The Price of Gold

Wordsworth was dead. A bullet through the heart dropped him to his knees. While both his hands stretched out to my brother and me who’d ducked for cover with our pistols behind a large rock and fired away at the bandits, Wordsworth said, “Remember me,” then fell forward, twisting as he collapsed. He struck the hard earth dead.

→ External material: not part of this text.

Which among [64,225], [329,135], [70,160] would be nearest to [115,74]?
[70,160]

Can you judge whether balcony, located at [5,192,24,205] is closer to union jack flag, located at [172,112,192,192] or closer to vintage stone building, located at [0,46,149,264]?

My brother and I fought off the bandits who trampled all over our campfire breakfast when they ambushed us. They probably thought they could get some food and water out of the attack. Living on that land could make daily bread scarce if not entirely absent from one’s diet. Perhaps three boys with a meager spread must have seemed like kings at feast when the bandits came upon us. But it’s likely the thieves intended to also find among our things: gold. The ground was said to be pregnant with it. All one had to do was help deliver the treasure, to draw it forth like a newborn child ready for light and air, to be weighed, measured, and handled by all who could benefit from its presence. However, words don’t always make what they claim. Most of the ground around there, if pregnant with gold, seemed fit for hard labor. The gold diggers and the earth suffered immensely, many times without any gold to show for the effort. Our parents would often say, “that which is valuable comes at a price.” Is any man’s breath worth gold? What of a man’s soul? The price of our campsite proved to be Wordsworth’s life.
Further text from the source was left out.